Four Policy Shifts for Agri-Trade Resilience
While India continues to tread a tightrope amid conflict-affected regions and trade disputes, it must balance safeguarding its interests with taking steps to further fuel the growth of agricultural trade.
First, India must emphasise product diversification and value addition, moving away from basic exports of rice, marine products, and frozen meat. Schemes like One District One Product (ODOP) could help achieve this diversification, improve margins, and reduce vulnerability to commodity shocks. It also offers a chance to reorient focus toward value-added and processed goods, meet international import norms, and open new markets for Indian products.

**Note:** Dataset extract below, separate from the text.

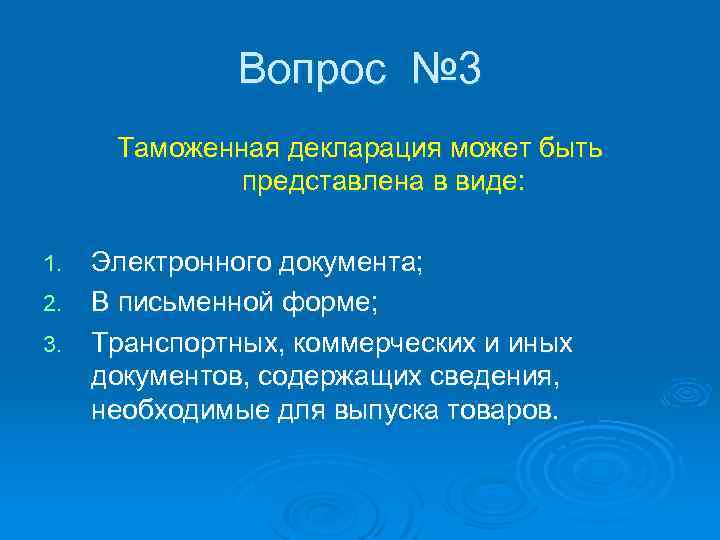 Вопрос №3

Таможенная декларация может быть представлена в виде:

1. Электронного документа;
2. В письменной форме;
3. Транспортных, коммерческих и иных документов, содержащих сведения, необходимые для выпуска товаров.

Second, trade channels should be strengthened through diplomacy to secure lower tariffs and preferential imports, providing a stable market for Indian agricultural exports. Initiatives like the India-Middle East Food Corridor—an agreement between India, Israel, and the UAE to create an inter-regional supply chain—are steps in the right direction.
Third, the input supply needs of Indian agriculture must be fortified. For example, India’s dependence on potash-based fertiliser from Russia was disrupted during the Russia-Ukraine war, directly impacting farmers’ input prices. A recent deal with Saudi Arabia for the supply of 3.1 million metric tonnes of diammonium phosphate fertiliser per annum for five years from 2025-26 onwards can help diversify input supply risks.

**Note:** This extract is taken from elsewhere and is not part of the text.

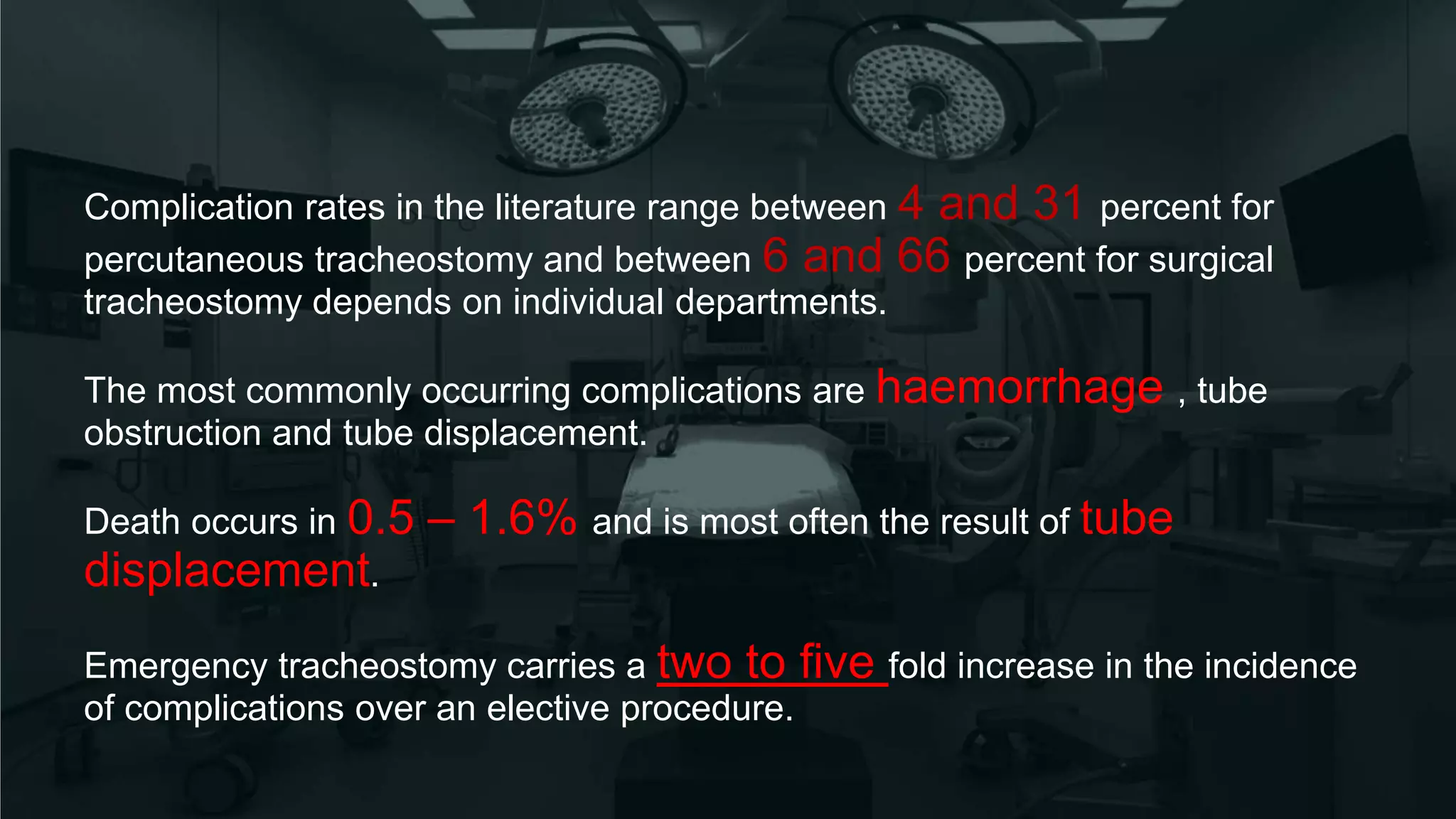 Complication rates in the literature range between 4 and 31 percent for percutaneous tracheostomy and between 6 and 66 percent for surgical tracheostomy depends on individual departments.

The most commonly occurring complications are haemorrhage , tube obstruction and tube displacement.

Death occurs in 0.5 – 1.6% and is most often the result of tube displacement.

Emergency tracheostomy carries a two to five fold increase in the incidence of complications over an elective procedure.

Fourth, India must address the export-specific infrastructure needs of its agriculture sector—such as shelf life and food spoilage. This opens the door for technological innovations and new business opportunities for Indian industries. Upgrading existing and developing new Indian ports, while advancing port projects abroad—like developing the Chabahar Port in Iran—is the way forward.
Resilience as Strategy
According to WTO data, in 2021, India’s share of world agricultural exports and imports was 2.4 per cent and 1.7 per cent, respectively. These figures improved further, with India touching a record high of total exports worth $820 billion in 2024-25. But growth alone is not enough. In a turbulent global environment, resilience must be at the core of India’s agri-export policy.

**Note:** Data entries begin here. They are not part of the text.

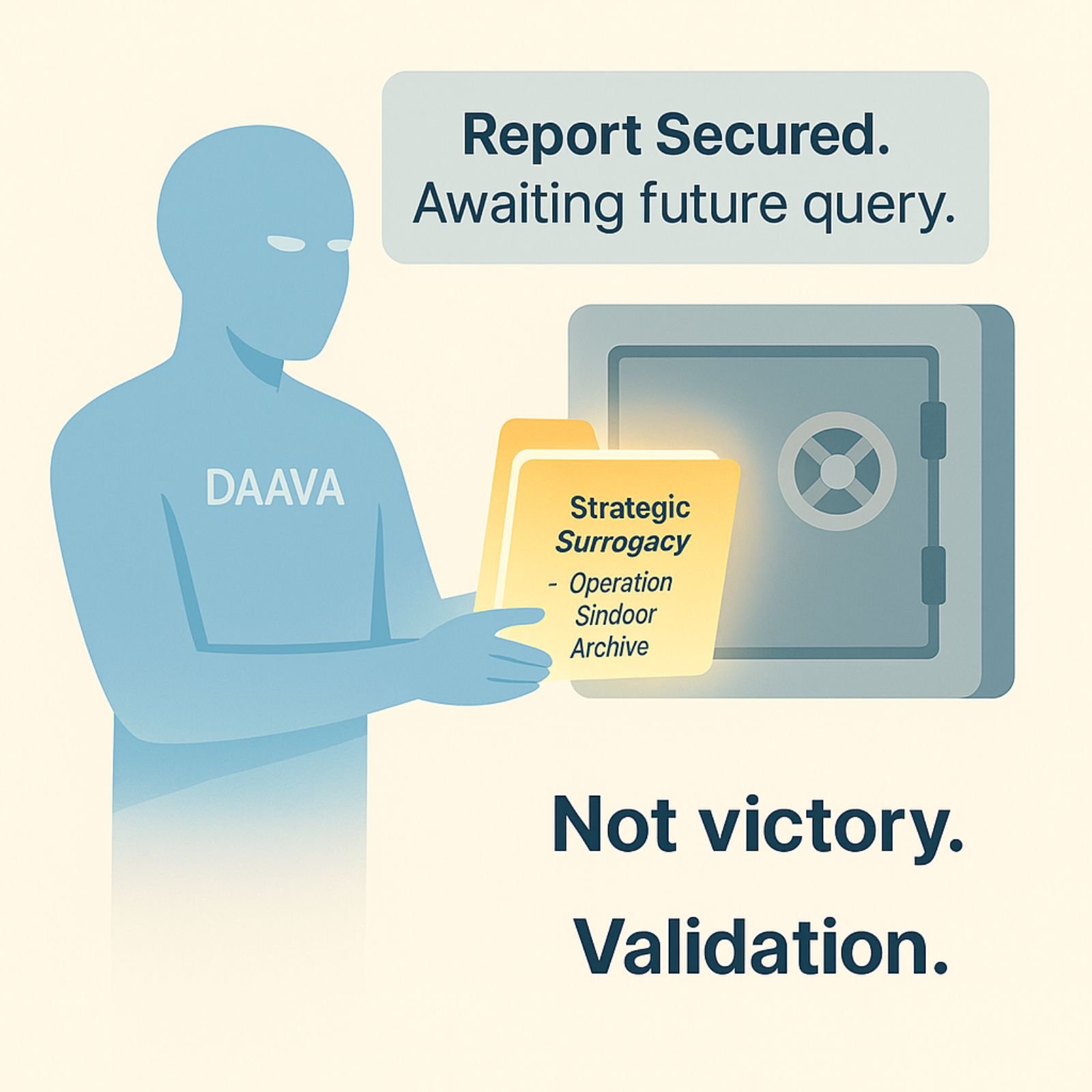 Report Secured.
Awaiting future query.

DAAVA

Strategic
Surrogacy
- Operation
Sindoor
Archive

Not victory.
Validation.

India must navigate the VUCA (Volatile, Uncertain, Complex, Ambiguous) global order, exploring agricultural-specific trade deals with the US, EU, and other trade blocs. The recent visit of Chinese Foreign Minister Wang Yi to India and the easing of tensions with China have opened a window for trade negotiations. The vision to reach $100 billion in agricultural exports, as outlined in the 2018 Agri Export Policy, will not be realised by ambition alone. What India needs is a comprehensive, forward-looking strategy that protects farmers, cushions exporters, and shields the economy from shocks that originate far beyond its borders.
The author is Manager – Research at Sambodhi Research, a social impact advisory. Views expressed in the above piece are personal and solely those of the author. They do not necessarily reflect Firstpost’s views.